Ideas and Validation February 18, 2020

Crawling a website or use a API?


Hi all,

I'm in this stage where I thinking of using either a crawling approach or API approach to collect current sales from online stores to showcase to shoppers.

Do you think I should use an API (because it may be legally sensible)?

My goal is a search engine that showcases the latest sales based in your country.

What're your thoughts?

Thank you.

  1. 2

    What are the drawbacks of api ? Is it paid ? Very limited number of calls ?

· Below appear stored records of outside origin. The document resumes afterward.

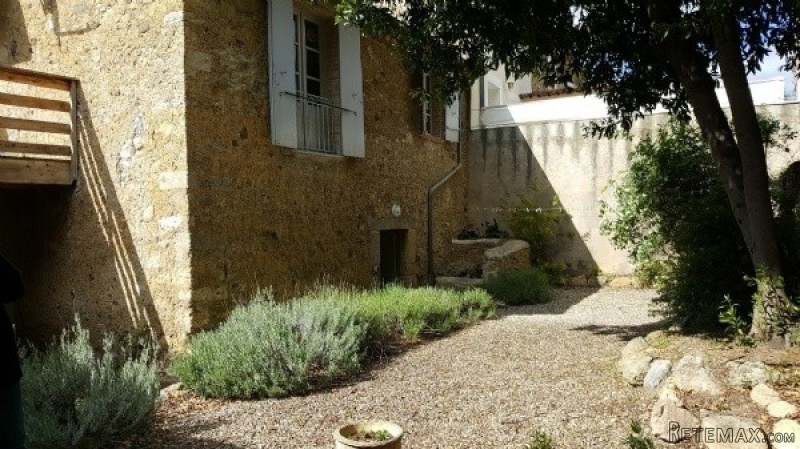 Renovated Wine-grower Stone House With.. - 2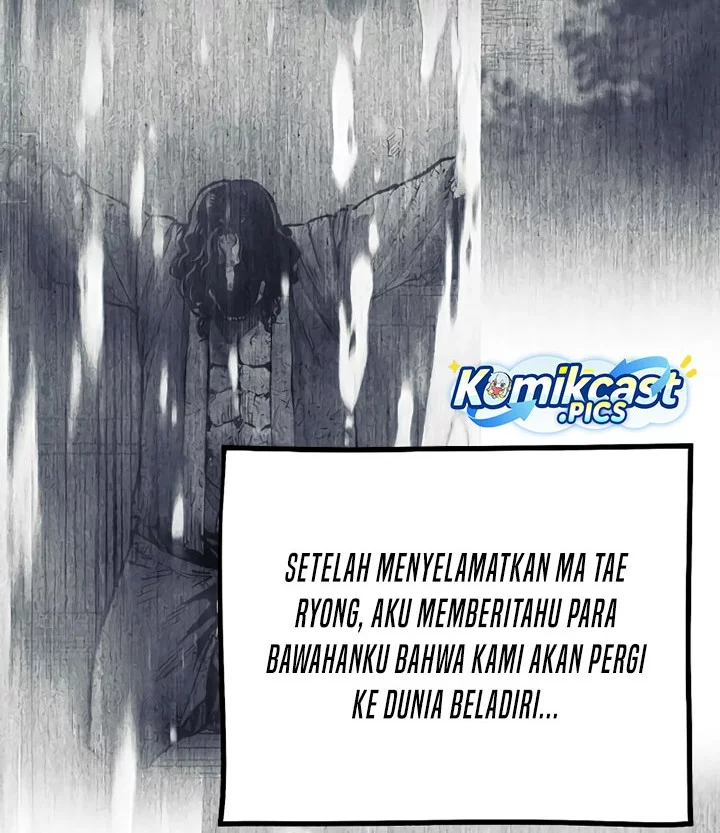 Heavenly Demon Cultivation Simulation Chapter 146 - halaman 72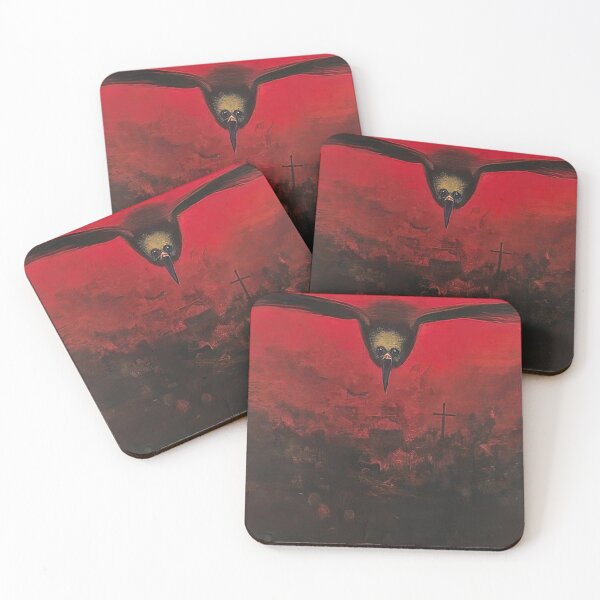 Item preview, Zdzislaw Beksinski designed and sold by Arinlastyle.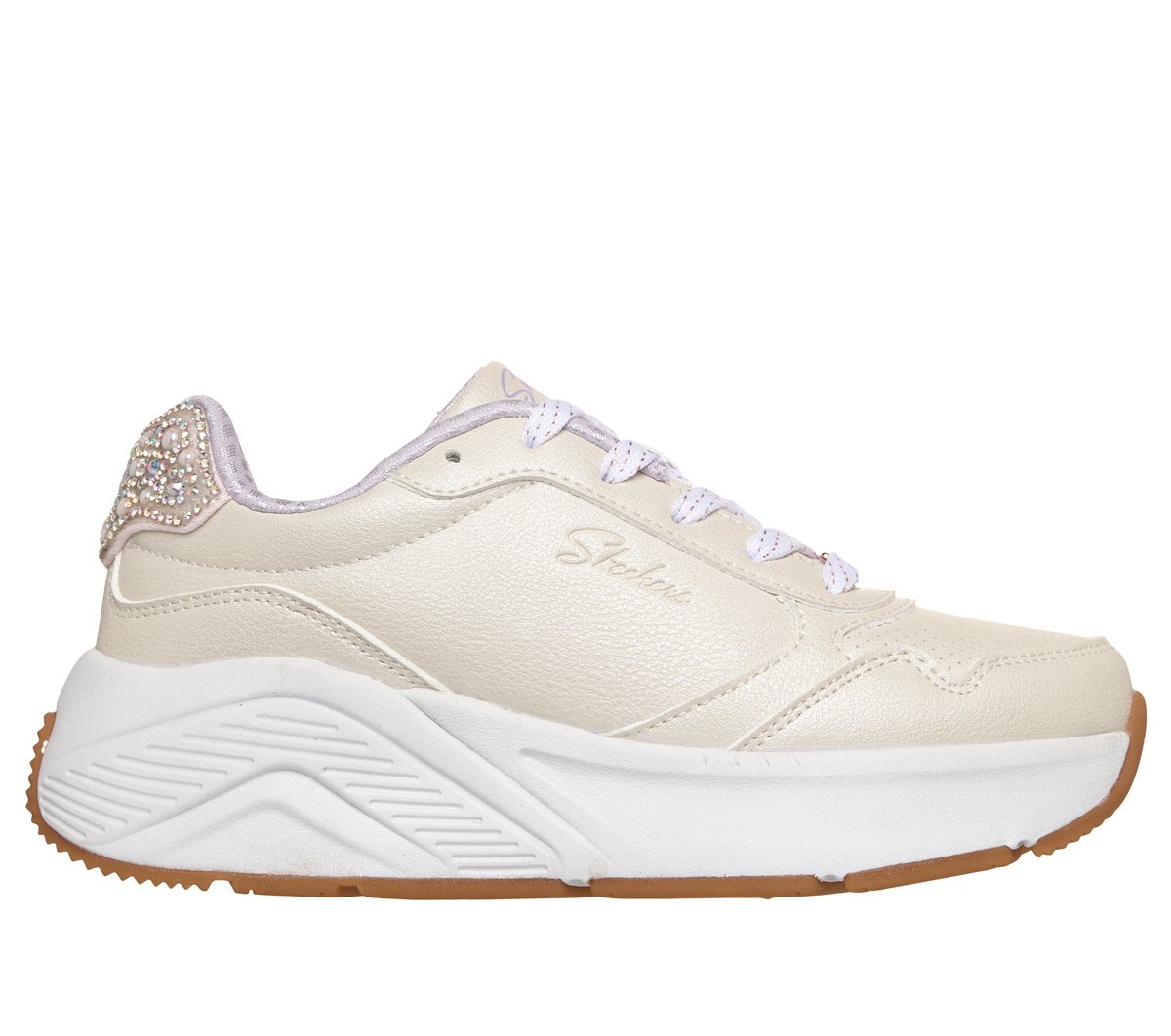 Skechers | UNO Lite HI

    For scraping - is the information that you want to get public (e.g. everyone can see it) or is it behind login ? If it is behind login and you want to scrape it and provide to your users - it can be illegal. I don't recall any site that displays sales data, besides ebay, that has all the data in a public view.

  2. 2

    Scraping can be a pain, expensive (you often need proxies) and way more unstable.
    If they have an API, just use that, if you really need to go for scraping I suggest you to take a look at Apify.

  3. 1

    API for sure. Avoid scraping (issue with IP, bot detection....)

  4. 1

    Definitely you should use API first. You won't have to spend time scraping and cleaning data, everything will be provided to you in a nice, structured format. You should take a look at the website's terms of service to see how can you use the data provided by them.

    If data provided by API are not enough you could start scraping, but scraping is a quite grey area. You should try to be a good website citizen and respect robots.txt, don't spam them with requests, etc.